The atlas is structured as nine practitioner questions (Who, What, Where, When, Why, Which, Whose, Whom, How) followed by a live mandate snapshot. Each section is a deliberate ~250-350 words because cross-border decisions don't reduce well to bullet points — they require the practitioner to absorb context, see the constraint pattern, and locate themselves in the corridor's actual rhythm. Read in order if this is your first pass; jump via the index if you're returning with a specific question.
Who uses the India–EU corridor
The corridor's user base falls into seven structurally distinct cohorts, each with different regulatory exposure, optimal-window logic, and counterparty types. (1) Indian generic-pharmaceutical exporters — Cipla, Sun, Dr Reddy's, Lupin, Biocon, Aurobindo, Glenmark, Torrent, Cadila — and the WHO-GMP / EU-GMP-certified API manufacturers below them in the supply chain (Divi's Laboratories, Laurus Labs, Granules India, Hikal). EU absorbs roughly 22% of Indian pharma exports by value, with German, Dutch, and French generics distributors as the primary counterparty class. (2) Indian engineering and auto-component suppliers — Bharat Forge, Sundram Fasteners, Sona BLW, Motherson, Bosch India, Sandhar Technologies — feeding into IATF 16949 supply chains for German OEMs (Volkswagen Group, BMW, Mercedes-Benz, Bosch, Continental, ZF Friedrichshafen) and tier-1 systems integrators across Italy, France, Spain, and Czechia.

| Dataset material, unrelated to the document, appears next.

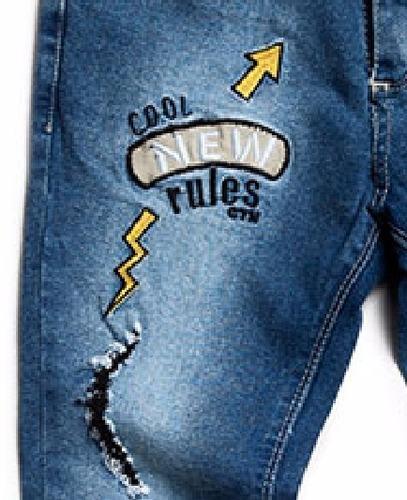 jean niño elastizado con rotura y parches bordados - santino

(3) Indian textile and apparel exporters — covering cotton garments (Arvind, Welspun, Raymond, Vardhman), home textiles (Trident, Indo Count, Welspun India), and the GI-protected segments (Banarasi silk, Pochampally Ikat, Kanchipuram silk, Madras checks). EU is India's second-largest textile destination after the United States, with German and Italian buyers concentrated in the premium segment. (4) Indian software and IT-services principals moving to or operating from EU hubs — Lisbon under the D8 visa and the IFICI tax regime that succeeded the NHR sunset in late 2024, Berlin and Munich under the German Blue Card, Amsterdam under the 30% ruling (now 27% from 2024 with five-year cap). Both AJG principals' physical move pattern fits this cohort: Amit Jain relocated to Lisbon in April 2026 from Porto, anchoring the corridor's hands-on EU operations. (5) Indian D2C brands launching EU marketplace presences — Zalando partnership programmes for Indian fashion brands, Amazon Pan-EU FBA programmes for FMCG and wellness brands, Etsy EU vertical for handcraft and artisan goods. (6) Indian agro and food-export houses covering EUDR-compliant cocoa and coffee, MPEDA-certified seafood, organic processed foods, basmati rice (one of the 400+ protected GIs), Darjeeling tea, Alphonso mango, and spice products under EU Novel Food and Heavy Metals regulations. (7) Indian D2C founders and SME promoters setting up EU entities — Portuguese Lda, Dutch BV, German GmbH, Irish Limited — for the EU presence required by EU public procurement, marketplace seller status, and customs-of-origin determinations under the Union Customs Code. Each cohort interacts with a different sub-set of the regulatory bodies enumerated in the Whose section below, and the How section walks the documentation stack each typically navigates.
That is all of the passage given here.